La rivastigmine pour les personnes atteintes de la maladie d'Alzheimer

Objectif de la revue

Nous avons examiné les données probantes comparant l'efficacité et la sécurité de la rivastigmine par rapport au placebo chez les personnes atteintes de la maladie d'Alzheimer.

Contexte

La maladie d'Alzheimer est la cause la plus courante de démence chez les personnes âgées. Avec la progression de la maladie, les gens perdent la capacité de se souvenir, de communiquer, de penser clairement et d'effectuer les activités quotidiennes habituelles. Leur comportement ou leur personnalité peuvent aussi changer. Au stade avancé de la maladie d'Alzheimer, les patients perdent la capacité de se occuper d'eux-mêmes et ont besoin de soins à temps plein.

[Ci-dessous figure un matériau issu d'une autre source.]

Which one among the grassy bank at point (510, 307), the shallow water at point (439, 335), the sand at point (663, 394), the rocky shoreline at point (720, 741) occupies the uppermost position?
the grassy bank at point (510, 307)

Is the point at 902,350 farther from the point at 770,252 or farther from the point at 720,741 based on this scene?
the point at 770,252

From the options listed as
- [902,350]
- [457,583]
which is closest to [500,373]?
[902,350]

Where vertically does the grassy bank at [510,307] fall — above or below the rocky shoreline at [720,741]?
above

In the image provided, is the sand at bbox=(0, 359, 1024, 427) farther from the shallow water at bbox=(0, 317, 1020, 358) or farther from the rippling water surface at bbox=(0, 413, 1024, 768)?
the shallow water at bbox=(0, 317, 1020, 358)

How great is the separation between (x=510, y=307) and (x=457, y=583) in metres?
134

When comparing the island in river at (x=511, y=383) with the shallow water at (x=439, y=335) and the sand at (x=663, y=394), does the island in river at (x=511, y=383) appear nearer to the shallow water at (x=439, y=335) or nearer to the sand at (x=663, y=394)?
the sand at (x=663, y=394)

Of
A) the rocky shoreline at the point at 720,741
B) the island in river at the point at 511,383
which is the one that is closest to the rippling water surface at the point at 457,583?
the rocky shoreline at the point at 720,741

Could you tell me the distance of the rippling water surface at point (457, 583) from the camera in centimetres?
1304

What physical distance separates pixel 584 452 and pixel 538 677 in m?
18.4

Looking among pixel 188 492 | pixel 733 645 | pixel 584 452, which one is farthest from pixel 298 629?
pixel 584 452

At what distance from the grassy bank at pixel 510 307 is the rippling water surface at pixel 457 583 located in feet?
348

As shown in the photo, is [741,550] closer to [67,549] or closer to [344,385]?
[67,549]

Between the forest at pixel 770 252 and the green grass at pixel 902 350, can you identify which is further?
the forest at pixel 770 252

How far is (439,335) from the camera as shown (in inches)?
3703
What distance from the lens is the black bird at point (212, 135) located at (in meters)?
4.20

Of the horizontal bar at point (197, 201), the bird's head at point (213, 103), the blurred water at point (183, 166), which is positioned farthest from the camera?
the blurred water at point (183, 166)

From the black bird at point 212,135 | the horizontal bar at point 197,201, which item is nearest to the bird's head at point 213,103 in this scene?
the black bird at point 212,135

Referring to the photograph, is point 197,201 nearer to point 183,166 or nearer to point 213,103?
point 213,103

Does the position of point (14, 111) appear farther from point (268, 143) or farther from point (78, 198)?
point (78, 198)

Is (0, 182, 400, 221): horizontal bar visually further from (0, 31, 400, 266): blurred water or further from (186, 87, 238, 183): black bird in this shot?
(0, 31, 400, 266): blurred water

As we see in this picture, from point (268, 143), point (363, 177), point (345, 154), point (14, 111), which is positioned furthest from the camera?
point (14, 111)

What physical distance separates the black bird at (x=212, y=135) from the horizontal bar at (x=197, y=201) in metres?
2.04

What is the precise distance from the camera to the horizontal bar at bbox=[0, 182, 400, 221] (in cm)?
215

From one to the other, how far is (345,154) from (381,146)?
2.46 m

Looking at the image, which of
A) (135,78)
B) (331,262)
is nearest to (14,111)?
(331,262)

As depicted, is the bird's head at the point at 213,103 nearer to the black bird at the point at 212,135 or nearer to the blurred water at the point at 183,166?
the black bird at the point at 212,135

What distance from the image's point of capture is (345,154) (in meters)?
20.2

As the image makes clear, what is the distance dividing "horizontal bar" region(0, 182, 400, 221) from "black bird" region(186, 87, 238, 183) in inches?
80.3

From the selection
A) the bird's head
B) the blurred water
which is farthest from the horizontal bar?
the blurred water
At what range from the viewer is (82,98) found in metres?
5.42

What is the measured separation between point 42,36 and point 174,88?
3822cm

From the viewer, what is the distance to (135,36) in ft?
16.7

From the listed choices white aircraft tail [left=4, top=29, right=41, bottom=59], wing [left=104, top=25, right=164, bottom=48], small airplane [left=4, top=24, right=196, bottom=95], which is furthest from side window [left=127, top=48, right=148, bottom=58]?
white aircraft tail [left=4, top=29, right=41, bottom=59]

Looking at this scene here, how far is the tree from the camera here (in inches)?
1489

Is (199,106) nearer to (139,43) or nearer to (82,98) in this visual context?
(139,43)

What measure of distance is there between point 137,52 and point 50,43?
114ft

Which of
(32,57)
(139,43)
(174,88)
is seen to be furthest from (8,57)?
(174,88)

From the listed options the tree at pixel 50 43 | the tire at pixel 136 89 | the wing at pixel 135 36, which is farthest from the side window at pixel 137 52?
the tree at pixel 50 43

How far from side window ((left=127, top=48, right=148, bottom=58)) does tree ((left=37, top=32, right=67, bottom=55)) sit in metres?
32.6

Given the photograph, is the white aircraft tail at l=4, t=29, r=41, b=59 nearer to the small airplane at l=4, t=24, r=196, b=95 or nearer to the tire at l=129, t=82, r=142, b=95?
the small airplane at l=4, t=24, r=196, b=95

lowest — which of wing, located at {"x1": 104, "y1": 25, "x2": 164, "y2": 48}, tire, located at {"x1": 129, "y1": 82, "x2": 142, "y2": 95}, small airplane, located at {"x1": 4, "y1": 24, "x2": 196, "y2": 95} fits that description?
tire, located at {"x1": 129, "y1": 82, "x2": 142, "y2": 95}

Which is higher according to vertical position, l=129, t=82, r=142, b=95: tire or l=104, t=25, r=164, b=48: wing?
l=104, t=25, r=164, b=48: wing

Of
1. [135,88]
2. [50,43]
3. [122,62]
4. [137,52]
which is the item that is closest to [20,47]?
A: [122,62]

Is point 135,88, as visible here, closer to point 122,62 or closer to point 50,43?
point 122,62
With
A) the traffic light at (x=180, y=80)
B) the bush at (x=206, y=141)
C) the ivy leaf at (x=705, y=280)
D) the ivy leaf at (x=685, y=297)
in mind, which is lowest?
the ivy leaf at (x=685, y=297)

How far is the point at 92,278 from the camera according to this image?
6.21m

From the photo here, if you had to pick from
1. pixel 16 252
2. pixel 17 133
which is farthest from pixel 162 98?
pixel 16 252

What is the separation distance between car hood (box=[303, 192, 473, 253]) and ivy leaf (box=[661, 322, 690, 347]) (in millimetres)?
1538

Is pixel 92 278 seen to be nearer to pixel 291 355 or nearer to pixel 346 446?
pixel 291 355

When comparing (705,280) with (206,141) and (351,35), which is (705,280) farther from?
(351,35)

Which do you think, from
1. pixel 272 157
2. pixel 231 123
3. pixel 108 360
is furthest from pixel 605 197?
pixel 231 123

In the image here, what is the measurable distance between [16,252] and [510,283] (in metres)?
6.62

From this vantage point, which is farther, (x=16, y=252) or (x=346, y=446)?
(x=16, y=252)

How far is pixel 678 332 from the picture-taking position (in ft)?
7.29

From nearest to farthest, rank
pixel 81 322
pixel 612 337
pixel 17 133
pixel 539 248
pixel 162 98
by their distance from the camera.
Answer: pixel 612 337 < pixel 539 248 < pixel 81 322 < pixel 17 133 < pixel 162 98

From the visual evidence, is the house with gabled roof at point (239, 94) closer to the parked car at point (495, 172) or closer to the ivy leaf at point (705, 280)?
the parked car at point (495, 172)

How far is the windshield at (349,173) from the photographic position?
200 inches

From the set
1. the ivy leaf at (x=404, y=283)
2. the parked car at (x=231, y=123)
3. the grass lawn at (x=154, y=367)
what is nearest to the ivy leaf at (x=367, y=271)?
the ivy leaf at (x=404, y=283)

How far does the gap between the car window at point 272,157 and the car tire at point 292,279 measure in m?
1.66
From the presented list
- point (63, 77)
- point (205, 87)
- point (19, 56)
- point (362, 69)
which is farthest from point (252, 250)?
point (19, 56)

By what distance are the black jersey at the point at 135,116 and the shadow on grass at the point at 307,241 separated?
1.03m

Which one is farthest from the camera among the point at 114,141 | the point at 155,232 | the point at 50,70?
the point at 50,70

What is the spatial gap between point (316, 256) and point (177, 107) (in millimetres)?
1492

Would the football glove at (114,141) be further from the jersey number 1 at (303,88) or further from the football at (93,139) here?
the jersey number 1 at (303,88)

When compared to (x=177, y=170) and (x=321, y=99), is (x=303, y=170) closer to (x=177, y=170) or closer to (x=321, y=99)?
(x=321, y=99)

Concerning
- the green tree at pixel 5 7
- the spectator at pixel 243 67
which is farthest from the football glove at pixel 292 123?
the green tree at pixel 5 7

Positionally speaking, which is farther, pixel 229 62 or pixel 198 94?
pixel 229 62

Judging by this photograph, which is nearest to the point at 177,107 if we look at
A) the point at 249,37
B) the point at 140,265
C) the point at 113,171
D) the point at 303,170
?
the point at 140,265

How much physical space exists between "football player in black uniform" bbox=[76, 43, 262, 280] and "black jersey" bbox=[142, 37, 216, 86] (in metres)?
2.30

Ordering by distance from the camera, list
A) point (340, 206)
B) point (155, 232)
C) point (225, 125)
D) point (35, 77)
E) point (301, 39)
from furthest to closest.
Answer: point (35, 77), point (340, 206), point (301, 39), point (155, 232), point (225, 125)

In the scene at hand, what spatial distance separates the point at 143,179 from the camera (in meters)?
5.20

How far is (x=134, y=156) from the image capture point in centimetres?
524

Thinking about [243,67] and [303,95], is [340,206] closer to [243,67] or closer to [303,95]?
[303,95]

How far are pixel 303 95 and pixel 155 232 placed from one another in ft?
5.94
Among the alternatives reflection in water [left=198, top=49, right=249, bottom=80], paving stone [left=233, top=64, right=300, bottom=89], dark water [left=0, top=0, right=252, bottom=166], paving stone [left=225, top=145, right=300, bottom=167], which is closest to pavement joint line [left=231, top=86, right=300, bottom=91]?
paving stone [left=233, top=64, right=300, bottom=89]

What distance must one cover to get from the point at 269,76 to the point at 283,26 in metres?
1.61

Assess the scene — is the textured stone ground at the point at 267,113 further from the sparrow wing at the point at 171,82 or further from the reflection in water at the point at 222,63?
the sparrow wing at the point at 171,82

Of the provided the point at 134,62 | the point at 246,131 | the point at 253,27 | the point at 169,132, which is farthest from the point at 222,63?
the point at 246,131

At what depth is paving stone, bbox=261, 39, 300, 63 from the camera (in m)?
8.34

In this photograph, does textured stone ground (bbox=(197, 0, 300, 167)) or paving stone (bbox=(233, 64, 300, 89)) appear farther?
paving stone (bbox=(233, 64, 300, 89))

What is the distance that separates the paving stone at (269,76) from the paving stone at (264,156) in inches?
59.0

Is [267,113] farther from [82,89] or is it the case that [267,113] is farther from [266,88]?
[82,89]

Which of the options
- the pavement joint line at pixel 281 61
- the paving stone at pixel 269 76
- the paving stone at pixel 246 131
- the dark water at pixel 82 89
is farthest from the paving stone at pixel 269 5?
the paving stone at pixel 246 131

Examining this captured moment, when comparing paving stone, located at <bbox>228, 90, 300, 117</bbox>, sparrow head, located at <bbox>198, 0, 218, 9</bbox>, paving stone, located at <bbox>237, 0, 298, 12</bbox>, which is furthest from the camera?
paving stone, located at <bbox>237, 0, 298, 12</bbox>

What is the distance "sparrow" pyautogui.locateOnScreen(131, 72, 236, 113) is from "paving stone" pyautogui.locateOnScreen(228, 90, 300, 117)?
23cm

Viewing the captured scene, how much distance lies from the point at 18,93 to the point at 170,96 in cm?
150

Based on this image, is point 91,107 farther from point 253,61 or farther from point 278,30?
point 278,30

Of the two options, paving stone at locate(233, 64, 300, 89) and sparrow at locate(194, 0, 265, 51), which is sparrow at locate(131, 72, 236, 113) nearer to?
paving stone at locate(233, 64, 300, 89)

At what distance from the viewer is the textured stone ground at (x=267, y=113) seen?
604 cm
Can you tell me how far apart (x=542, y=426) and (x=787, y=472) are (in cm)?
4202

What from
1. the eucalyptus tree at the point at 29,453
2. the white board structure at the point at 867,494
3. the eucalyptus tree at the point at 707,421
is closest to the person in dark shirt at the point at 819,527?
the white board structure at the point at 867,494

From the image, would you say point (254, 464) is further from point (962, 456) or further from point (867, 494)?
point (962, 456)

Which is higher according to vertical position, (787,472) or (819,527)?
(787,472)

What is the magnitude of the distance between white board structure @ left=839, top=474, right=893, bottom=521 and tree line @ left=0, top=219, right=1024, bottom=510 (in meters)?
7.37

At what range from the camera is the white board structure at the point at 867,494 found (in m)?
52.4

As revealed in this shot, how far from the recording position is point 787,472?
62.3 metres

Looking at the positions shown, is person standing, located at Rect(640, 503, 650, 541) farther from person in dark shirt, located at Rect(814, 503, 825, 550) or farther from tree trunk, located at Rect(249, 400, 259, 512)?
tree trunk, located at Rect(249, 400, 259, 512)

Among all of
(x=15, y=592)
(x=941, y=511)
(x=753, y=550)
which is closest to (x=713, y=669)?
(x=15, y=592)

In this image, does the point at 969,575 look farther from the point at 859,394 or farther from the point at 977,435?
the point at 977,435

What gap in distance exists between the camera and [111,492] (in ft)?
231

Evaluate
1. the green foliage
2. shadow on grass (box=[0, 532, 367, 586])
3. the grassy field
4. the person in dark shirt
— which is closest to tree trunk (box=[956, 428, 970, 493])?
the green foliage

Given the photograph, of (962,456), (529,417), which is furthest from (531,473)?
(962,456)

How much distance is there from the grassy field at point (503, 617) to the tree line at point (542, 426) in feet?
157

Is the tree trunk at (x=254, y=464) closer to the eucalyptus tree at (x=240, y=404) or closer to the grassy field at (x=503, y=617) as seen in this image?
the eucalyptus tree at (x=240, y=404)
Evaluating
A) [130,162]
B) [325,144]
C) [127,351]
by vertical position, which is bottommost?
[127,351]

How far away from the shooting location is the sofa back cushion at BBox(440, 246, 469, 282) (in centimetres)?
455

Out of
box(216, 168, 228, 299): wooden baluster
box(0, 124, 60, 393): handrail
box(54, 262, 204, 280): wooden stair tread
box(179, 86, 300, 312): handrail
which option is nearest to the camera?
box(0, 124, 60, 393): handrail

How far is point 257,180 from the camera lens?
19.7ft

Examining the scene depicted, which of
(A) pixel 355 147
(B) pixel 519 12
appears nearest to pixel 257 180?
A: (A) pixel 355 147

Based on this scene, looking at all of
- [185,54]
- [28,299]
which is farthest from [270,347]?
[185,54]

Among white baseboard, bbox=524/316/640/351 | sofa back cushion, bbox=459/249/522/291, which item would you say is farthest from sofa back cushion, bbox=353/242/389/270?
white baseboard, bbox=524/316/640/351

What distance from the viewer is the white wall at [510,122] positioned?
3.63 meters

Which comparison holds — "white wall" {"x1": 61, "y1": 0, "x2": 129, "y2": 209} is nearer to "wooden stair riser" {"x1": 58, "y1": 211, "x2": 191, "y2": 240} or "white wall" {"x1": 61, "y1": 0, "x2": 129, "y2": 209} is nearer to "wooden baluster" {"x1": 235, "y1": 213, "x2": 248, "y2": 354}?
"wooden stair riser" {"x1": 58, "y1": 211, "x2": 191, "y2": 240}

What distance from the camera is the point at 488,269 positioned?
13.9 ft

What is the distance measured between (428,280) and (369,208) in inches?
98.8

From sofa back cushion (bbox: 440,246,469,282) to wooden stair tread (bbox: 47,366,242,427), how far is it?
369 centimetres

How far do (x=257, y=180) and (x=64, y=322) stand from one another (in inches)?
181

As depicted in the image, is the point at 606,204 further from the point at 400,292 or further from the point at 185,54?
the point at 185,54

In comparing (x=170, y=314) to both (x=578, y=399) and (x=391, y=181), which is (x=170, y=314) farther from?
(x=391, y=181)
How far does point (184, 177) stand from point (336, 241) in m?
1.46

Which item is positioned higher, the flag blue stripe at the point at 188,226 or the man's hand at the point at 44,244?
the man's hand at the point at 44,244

Actuellement, il ne existe aucun remède contre la maladie d'Alzheimer, mais quelques interventions pharmacologiques sont disponibles pour en soulager les symptômes.

Les symptômes sont dus à la perte d'un type de cellules nerveuses dans le cerveau, les neurones cholinergiques. La rivastigmine, un inhibiteur de l'acétylcholine, augmente les niveaux d'un agent chimique du cerveau appelé acétylcholine, qui permet aux cellules nerveuses de communiquer. Cela peut améliorer les symptômes de la démence. La rivastigmine peut être administrée par voie orale, sous forme de capsules ou de liquide, ou par l'application d'un patch sur la peau. Son efficacité dans l'amélioration des symptômes de la maladie d'Alzheimer et sa sécurité ont été évaluées dans cette revue.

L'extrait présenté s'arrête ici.